Metin bölümü:
......
Sadakatte ve Dava Zaviyesinde Zirve: Hz. Ebubekir

Sadakatte ve Dava Zaviyesinde Zirve: Hz. Ebubekir

Hz. Ebûbekir’in Künyesi ve Lakâbı

Asıl ismi, Abdullah b. Kuhâfe’dir. Hz. Ebûbekir’in radıyallahu anh birçok lakabı olup, bazılarını Mekke halkı vermiş bazılarını ise Rasûlullah vermiştir. Bunlardan birkaçı; el-Atik, el-Evvâh, es- Sıddık’tır. İçlerinde es-Sıddık künyesini on beş asırdan bu yana, Efendimiz’e olan arkadaşlığı, dâvâ kardeşliği ve sadâkatinden dolayı almıştır. Rasûlullah bir gün Hz. Ebûbekir, Hz. Osman ve Hz. Ömer efendilerimiz ile Uhud Dağı’na tırmanmışlardı. O’nlar dağın üzerinde iken dağ sallanmaya başladı. Efendimiz, “Dur Ey Uhud! Senin üzerinde bir peygamber iki şehit ve bir sıdık bulunmaktadır.” diye buyurmuştur.[1] Bir zaman sonra Hz. Osman ve Hz. Ömer efendilerimiz şehit olurken Hz. Ebûbekir’in meşhur lakabı es-Sıddık olarak kalmıştır.

Aile Ocağı

Hz. Ebûbekir es-Sıddık hazretlerinin babası olan Ebû Kuhafe, Mekke’nin fethedildiği gün Müslüman olmuştur. Annesi Ümmü Hayr, daha erken zamanda Müslüman olmuştur. Eşlerine gelince; dört kadınla evlenmiş olup bu kadınlardan üç erkek, üç tane de kızı olmuştur.

Cahiliye Dönemi’nde Hz. Ebûbekir

Henüz İslâm’ın güneşi Mekke üzerinde doğmamış iken, Cahiliye Dönemi’nde Kureyş’in ileri gelenlerinin Kâbe ile ilgili yaptığı bazı özel görevleri vardı. Bunlardan bazıları; Haşimoğulları’ndan Abbas b. Abdülmüttalib “sikaye” ile memûr iken, Nevfeloğulları’ndan Haris b. Amir “rifade” sorumlusuydu. İşte o dönem de Ebûbekir Sıddık “eşnak”[2] sorumlusuydu. Diyet ve ganimetlerden gelen mallarla memûr idi.
......
Alıntılanan veriler:
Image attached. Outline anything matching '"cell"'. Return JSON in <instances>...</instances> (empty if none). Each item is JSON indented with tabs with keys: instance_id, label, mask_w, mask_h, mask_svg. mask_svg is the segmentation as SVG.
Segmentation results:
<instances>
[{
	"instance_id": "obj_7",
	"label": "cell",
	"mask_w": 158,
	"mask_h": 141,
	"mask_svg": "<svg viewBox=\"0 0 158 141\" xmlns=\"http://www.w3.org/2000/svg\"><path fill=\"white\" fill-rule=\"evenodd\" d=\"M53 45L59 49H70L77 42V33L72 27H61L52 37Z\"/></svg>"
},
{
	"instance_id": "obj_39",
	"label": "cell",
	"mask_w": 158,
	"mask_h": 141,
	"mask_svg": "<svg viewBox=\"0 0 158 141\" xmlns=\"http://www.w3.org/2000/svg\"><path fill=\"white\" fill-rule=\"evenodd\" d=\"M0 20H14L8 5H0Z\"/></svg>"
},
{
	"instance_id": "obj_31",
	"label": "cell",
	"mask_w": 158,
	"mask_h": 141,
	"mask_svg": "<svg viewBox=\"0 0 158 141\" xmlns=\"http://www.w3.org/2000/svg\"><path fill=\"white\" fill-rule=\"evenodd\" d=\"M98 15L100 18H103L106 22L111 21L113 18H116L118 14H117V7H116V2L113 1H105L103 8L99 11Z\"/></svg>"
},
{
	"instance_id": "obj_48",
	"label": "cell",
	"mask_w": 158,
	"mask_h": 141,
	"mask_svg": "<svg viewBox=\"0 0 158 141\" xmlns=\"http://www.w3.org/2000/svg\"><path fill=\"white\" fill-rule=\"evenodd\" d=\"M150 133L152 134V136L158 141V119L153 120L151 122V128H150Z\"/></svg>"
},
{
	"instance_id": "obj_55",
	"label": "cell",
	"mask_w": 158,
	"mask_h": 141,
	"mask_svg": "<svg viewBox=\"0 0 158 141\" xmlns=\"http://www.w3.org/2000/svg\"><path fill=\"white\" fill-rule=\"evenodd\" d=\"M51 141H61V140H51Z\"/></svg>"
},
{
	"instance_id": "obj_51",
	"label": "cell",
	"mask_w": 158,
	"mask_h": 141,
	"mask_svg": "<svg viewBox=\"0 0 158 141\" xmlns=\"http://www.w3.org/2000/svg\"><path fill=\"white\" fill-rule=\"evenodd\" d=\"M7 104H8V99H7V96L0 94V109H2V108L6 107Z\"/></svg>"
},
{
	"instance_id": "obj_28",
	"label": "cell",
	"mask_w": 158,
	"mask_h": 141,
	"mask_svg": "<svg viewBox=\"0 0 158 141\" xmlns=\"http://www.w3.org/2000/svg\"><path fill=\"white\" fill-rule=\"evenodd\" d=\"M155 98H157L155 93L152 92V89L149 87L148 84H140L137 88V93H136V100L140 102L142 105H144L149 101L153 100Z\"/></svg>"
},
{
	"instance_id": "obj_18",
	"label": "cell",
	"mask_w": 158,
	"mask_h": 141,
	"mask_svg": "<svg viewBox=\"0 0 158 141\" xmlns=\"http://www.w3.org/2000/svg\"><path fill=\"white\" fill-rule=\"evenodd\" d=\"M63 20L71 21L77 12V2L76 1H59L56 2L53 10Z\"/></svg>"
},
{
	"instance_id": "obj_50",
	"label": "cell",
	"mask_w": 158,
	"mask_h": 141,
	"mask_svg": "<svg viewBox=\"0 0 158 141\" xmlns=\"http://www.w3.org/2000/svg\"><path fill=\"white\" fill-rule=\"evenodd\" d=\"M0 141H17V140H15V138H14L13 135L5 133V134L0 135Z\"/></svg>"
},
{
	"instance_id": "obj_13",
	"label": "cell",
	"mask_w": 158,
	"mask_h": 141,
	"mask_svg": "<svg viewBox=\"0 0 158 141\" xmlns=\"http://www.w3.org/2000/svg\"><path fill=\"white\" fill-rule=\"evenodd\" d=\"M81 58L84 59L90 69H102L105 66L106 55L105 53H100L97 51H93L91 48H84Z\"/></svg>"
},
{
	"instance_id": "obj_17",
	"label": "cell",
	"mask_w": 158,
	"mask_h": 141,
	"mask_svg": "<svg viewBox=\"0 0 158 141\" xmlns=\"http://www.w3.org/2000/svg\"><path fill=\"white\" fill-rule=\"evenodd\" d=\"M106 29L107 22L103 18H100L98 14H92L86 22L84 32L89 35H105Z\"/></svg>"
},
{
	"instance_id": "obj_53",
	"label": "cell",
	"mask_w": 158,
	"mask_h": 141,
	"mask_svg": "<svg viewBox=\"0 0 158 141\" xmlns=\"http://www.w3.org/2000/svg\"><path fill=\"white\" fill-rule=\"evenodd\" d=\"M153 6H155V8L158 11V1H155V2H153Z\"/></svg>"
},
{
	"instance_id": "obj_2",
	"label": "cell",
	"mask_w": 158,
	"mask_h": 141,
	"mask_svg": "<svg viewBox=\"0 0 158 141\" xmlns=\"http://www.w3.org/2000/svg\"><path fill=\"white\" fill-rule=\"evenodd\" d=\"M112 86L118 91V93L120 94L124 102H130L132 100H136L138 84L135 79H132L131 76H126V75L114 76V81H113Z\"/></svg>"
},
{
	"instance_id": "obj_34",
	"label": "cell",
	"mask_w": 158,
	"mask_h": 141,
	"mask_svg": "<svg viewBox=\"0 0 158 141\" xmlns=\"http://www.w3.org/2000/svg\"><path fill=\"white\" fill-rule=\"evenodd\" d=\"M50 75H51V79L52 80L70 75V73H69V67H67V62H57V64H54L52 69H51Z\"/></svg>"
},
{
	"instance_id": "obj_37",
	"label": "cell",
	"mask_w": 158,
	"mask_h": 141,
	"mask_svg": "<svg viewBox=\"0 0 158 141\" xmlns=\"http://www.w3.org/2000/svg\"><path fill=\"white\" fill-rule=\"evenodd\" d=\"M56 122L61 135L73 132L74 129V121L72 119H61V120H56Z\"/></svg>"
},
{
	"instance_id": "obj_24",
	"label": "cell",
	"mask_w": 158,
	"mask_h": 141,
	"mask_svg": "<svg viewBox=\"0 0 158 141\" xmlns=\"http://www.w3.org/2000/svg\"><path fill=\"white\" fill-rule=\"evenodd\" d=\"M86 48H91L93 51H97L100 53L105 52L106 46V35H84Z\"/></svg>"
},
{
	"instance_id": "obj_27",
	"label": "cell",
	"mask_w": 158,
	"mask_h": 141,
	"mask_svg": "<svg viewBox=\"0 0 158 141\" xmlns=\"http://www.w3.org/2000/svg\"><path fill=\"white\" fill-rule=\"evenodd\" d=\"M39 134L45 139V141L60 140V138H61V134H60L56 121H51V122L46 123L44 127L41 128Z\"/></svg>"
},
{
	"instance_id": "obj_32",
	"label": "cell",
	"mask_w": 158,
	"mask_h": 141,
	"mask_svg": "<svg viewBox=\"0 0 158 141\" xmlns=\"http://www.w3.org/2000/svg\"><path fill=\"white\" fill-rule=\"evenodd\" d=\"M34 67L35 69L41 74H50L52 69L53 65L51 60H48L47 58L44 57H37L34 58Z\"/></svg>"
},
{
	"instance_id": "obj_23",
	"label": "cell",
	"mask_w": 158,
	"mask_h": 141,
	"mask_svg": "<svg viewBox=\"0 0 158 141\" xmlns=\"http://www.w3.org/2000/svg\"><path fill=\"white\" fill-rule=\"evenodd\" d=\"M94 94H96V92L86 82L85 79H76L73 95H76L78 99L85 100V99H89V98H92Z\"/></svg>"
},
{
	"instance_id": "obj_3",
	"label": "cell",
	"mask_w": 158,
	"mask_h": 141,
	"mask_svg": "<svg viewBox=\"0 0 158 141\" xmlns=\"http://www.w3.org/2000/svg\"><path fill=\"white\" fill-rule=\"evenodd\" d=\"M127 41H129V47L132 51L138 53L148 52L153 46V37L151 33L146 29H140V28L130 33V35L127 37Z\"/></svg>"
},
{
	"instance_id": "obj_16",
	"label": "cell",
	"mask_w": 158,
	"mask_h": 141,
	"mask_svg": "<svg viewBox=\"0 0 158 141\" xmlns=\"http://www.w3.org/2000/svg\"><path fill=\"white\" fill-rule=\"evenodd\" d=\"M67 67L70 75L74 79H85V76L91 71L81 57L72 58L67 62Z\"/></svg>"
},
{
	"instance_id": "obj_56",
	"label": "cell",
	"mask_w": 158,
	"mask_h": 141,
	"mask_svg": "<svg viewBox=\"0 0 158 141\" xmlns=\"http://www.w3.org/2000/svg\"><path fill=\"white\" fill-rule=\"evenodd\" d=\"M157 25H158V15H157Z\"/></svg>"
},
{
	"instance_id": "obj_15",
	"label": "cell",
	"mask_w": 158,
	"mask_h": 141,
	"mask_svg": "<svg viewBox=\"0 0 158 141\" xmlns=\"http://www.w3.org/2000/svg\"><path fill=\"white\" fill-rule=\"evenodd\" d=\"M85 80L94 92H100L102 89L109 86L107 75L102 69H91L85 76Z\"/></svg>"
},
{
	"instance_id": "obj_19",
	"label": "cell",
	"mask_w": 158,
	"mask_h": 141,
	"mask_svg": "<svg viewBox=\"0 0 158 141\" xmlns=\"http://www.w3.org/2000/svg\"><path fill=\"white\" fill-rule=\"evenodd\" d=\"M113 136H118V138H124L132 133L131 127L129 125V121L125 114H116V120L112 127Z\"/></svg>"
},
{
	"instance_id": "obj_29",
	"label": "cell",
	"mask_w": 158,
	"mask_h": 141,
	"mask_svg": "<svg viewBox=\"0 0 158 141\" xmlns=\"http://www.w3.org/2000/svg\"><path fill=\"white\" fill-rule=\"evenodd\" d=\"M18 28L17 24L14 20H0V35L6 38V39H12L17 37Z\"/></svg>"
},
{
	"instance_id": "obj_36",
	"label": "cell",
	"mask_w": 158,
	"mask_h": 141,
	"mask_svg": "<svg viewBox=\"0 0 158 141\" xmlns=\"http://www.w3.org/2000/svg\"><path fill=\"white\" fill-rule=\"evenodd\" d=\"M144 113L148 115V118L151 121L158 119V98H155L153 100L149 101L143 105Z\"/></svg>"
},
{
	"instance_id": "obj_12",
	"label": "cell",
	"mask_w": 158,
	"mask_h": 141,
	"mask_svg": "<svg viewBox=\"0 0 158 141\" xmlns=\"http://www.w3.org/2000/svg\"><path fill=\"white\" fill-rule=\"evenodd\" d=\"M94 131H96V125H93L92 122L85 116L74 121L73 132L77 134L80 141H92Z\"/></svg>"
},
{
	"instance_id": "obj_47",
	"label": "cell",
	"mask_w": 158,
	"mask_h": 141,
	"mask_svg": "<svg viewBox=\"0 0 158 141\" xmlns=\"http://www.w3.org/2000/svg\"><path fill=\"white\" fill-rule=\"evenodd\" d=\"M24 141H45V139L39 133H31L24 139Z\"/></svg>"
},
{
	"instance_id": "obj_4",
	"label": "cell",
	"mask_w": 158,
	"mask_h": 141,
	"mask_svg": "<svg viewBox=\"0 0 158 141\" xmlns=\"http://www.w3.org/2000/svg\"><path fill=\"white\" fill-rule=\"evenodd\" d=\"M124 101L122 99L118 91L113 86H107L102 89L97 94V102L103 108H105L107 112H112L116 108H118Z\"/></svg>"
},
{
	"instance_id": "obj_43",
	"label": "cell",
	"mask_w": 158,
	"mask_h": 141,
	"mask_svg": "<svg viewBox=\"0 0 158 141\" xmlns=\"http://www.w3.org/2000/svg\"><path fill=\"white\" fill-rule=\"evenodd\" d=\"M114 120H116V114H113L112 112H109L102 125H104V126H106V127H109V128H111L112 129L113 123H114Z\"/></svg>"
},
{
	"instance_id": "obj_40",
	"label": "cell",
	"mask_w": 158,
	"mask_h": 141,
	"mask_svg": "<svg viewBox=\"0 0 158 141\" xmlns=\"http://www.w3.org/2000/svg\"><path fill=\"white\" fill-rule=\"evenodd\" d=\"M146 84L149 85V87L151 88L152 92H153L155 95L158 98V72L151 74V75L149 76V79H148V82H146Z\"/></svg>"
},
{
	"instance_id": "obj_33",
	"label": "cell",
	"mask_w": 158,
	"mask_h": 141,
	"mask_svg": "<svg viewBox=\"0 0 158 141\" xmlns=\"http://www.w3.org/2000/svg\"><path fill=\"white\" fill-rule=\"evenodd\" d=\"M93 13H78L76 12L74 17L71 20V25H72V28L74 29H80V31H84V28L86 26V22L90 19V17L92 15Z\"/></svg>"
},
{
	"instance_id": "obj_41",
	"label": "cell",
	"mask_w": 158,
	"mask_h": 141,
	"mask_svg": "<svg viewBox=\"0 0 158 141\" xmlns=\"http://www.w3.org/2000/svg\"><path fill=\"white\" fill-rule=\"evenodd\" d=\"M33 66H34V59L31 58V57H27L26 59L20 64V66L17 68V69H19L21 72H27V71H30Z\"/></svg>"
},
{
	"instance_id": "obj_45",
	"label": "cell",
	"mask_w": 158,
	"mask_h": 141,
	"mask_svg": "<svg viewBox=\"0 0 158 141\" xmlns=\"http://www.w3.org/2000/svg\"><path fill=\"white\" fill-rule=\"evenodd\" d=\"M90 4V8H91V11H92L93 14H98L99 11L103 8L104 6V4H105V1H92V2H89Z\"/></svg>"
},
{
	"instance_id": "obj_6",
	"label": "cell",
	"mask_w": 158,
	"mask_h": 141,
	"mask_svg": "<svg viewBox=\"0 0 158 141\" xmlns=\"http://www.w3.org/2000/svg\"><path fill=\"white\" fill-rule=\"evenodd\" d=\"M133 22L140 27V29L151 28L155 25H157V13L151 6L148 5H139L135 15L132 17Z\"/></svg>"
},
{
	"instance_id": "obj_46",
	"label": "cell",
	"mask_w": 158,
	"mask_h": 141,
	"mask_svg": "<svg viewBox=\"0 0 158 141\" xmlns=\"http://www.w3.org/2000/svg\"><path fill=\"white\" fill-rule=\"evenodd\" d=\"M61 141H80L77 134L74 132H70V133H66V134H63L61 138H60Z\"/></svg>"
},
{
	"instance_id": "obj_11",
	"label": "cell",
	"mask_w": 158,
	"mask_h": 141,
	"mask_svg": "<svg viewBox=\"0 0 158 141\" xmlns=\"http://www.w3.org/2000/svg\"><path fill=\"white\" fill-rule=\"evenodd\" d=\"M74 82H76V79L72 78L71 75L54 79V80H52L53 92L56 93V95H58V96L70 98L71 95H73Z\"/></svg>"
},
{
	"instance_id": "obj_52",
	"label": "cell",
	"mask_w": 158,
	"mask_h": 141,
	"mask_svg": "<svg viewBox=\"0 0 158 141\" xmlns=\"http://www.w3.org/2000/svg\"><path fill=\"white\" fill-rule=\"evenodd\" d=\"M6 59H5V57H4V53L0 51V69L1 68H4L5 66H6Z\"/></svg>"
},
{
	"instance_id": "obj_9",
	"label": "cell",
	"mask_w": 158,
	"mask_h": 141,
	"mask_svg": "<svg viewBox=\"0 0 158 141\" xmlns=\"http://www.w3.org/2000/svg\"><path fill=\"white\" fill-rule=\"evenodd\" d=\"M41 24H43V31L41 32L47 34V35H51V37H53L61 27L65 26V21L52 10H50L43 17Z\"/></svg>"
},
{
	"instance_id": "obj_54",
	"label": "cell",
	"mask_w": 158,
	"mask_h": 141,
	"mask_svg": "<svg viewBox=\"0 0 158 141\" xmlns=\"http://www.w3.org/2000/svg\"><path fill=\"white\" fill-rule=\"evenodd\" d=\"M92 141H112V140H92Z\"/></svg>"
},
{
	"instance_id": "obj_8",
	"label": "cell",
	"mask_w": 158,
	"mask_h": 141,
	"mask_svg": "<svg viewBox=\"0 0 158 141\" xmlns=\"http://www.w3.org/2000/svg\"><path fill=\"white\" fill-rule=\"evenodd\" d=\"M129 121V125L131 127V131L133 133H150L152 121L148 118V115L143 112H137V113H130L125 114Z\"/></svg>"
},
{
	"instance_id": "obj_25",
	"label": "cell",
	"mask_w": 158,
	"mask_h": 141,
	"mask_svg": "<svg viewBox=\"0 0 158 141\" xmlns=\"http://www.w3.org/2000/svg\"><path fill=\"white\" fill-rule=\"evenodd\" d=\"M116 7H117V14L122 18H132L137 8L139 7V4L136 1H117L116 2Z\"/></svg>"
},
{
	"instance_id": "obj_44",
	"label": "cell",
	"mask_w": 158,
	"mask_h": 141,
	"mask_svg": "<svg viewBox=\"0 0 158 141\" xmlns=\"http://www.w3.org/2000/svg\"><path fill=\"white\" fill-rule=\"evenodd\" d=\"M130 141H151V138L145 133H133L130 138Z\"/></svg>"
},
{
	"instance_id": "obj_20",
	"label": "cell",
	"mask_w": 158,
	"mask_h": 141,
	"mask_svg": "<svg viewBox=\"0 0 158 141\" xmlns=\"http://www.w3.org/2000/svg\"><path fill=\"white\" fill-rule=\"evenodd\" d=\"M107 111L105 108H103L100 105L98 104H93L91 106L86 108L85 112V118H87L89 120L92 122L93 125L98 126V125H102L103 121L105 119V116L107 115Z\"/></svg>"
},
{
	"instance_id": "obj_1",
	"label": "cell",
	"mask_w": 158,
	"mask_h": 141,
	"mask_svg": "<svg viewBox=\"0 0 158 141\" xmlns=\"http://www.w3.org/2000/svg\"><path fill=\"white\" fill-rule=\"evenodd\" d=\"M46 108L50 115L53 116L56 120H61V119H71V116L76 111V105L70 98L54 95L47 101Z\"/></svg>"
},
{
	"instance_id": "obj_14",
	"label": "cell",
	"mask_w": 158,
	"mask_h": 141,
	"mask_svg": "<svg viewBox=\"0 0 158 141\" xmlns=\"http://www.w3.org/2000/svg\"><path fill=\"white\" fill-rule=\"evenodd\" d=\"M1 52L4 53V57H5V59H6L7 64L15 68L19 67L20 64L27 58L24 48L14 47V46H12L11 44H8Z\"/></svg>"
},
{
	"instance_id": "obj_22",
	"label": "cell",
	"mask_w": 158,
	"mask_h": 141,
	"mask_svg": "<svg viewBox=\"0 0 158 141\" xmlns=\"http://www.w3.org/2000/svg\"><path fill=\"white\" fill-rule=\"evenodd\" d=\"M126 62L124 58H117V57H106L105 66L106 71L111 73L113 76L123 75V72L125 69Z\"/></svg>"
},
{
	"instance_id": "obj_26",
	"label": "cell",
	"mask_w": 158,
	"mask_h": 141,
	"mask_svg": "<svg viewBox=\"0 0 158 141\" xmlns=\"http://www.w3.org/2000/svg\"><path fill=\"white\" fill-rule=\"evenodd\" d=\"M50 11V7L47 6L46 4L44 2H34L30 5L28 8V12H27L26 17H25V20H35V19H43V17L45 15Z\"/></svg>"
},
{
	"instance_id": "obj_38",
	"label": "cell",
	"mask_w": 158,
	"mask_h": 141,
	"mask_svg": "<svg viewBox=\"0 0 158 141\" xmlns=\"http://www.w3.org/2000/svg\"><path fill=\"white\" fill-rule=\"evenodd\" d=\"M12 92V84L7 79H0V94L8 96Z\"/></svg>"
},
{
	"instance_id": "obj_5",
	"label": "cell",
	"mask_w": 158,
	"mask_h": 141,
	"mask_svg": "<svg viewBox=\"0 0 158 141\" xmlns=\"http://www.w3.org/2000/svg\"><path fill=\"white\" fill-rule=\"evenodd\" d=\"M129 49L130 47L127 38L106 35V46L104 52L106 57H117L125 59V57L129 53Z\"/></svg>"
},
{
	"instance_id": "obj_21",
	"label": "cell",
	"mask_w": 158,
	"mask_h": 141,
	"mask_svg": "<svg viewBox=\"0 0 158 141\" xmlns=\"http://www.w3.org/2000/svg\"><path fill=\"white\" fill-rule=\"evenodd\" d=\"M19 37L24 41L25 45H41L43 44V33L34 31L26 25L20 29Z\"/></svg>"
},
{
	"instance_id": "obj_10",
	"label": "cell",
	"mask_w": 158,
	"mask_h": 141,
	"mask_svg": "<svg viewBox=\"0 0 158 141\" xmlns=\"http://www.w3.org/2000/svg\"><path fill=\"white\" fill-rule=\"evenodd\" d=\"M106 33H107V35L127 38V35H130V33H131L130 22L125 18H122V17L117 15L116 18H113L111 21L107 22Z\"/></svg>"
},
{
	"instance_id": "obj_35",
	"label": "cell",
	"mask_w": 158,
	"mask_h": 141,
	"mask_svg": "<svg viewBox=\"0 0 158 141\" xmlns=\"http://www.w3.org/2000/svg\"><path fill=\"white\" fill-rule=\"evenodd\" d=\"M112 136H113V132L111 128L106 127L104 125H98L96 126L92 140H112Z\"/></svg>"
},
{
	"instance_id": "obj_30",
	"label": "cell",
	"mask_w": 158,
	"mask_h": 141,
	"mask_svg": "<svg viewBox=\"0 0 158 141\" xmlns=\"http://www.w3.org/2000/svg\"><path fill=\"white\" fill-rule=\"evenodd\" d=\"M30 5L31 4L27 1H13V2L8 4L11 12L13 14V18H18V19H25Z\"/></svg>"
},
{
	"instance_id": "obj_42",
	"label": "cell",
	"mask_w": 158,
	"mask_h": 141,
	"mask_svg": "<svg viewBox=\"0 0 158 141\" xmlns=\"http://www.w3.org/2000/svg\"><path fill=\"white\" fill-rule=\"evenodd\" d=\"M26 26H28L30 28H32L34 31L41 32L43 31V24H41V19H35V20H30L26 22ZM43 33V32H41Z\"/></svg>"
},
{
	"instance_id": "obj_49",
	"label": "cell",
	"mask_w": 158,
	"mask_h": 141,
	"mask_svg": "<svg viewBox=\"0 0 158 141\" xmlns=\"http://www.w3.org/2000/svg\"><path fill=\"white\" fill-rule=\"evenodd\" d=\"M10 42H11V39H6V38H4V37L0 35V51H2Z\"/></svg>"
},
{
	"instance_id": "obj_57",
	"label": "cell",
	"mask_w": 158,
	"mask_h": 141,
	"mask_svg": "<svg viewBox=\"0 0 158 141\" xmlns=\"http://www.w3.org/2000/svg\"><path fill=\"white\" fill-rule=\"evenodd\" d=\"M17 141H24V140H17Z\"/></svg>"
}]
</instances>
......
Yazılı talimat 1:
Hz. Ebûbekir hakkındaki metne göre onun asıl ismi nedir?
Yazılı talimat 2:
Kayıtlarda "instances" kelimesini içeren her satırı lütfen ayıklayın.
Metin ile kayıtlar arasında herhangi bir bağlantı yoktur.

Tam yanıt 1:
Abdullah b. Kuhâfe.

Tam yanıt 2:
Image attached. Outline anything matching '"cell"'. Return JSON in <instances>...</instances> (empty if none). Each item is JSON indented with tabs with keys: instance_id, label, mask_w, mask_h, mask_svg. mask_svg is the segmentation as SVG.
<instances>
</instances>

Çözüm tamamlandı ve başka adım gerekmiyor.